On the latest episode of James Martin’s Saturday Morning, the TV chef shared how to make a delicious apple and honey jalousie.
The “classic” recipe is a French-style patisserie that involves frangipane and honey. James used local honey from a supplier in Oxfordshire called Honeys of Henley.
Instead of apple puree, home cooks can use apple sauce from a jar to simplify the recipe and to add “tanginess”.
To make the recipe even more simple, James recommends using ready-rolled all-butter puff pastry which doesn’t need to be rolled out as it’s already the correct size.
James described the “simple” pastry as “delicious” and served it with a drizzle of honey and clotted cream.
On the TV chef’s website, it reads: “This sweet French patisserie pastry is easy to make, using shop-bought puff pastry.”
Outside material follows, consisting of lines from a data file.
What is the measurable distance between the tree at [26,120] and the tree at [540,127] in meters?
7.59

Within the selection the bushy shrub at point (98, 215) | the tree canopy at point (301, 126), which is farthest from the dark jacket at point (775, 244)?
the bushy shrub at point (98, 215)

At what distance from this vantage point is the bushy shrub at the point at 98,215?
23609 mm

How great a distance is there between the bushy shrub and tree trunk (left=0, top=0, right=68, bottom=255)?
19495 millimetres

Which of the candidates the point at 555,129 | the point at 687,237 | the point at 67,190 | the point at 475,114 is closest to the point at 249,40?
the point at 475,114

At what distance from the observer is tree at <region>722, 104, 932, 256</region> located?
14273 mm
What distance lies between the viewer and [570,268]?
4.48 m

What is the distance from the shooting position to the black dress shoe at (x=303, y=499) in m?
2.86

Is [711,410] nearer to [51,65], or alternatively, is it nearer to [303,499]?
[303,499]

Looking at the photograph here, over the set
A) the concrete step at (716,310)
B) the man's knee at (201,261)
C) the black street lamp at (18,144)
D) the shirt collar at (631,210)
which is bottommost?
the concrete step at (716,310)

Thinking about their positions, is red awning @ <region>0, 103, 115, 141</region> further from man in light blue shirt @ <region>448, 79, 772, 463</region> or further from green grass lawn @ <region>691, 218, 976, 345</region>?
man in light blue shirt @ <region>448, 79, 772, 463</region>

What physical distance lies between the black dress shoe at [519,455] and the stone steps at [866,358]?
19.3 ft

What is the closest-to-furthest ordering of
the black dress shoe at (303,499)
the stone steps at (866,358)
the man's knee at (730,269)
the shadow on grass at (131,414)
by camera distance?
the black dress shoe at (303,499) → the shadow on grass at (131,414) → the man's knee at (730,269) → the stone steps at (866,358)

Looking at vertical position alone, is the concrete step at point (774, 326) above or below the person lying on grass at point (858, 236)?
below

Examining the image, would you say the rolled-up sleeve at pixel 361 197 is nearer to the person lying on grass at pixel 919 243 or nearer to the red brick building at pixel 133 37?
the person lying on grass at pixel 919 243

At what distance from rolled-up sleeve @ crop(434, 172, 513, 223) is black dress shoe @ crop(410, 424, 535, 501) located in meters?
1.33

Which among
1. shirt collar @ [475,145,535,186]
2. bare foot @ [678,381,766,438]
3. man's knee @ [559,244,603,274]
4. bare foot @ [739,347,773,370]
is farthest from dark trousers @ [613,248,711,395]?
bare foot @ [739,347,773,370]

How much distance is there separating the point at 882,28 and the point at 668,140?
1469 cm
How to make apple and honey jalousie:
Ingredients:
For the filling:
- 1 large Bramley apple poached blitzed with 50ml honey
For the frangipane:
- 125g butter, softened
- 125g caster sugar
- 125g ground almonds
- 50g plain flour
- 2 eggs
- 2 tbsp honey
- 1 egg yolk to egg wash
- Demerara sugar to sprinkle
To serve:
Method:
1. Firstly, preheat the oven to 160°C.
2. To make the frangipane, combine the butter and sugar in a blender or mixer until it’s white and fluffy. Then, add the almonds, eggs, flour and honey and blend again until smooth.
3. Next, grease a baking sheet and put the puff pastry onto a lightly floured surface.
4. Cut two rectangles from the pastry – one slightly larger than the other. Dock the smallest one all over.
5. Fill the bottom of the pastry with the frangipane and apples before brushing the edges with egg wash.
6. Fold the top of the pastry in half lengthways and cut around two-thirds of the way through to make slats.
7. Top the bottom rectangle with egg wash before sprinkling all over with the sugar.
8. Bake the pastry for 25 to 30 minutes. Serve it warm with a drizzle of honey and clotted cream.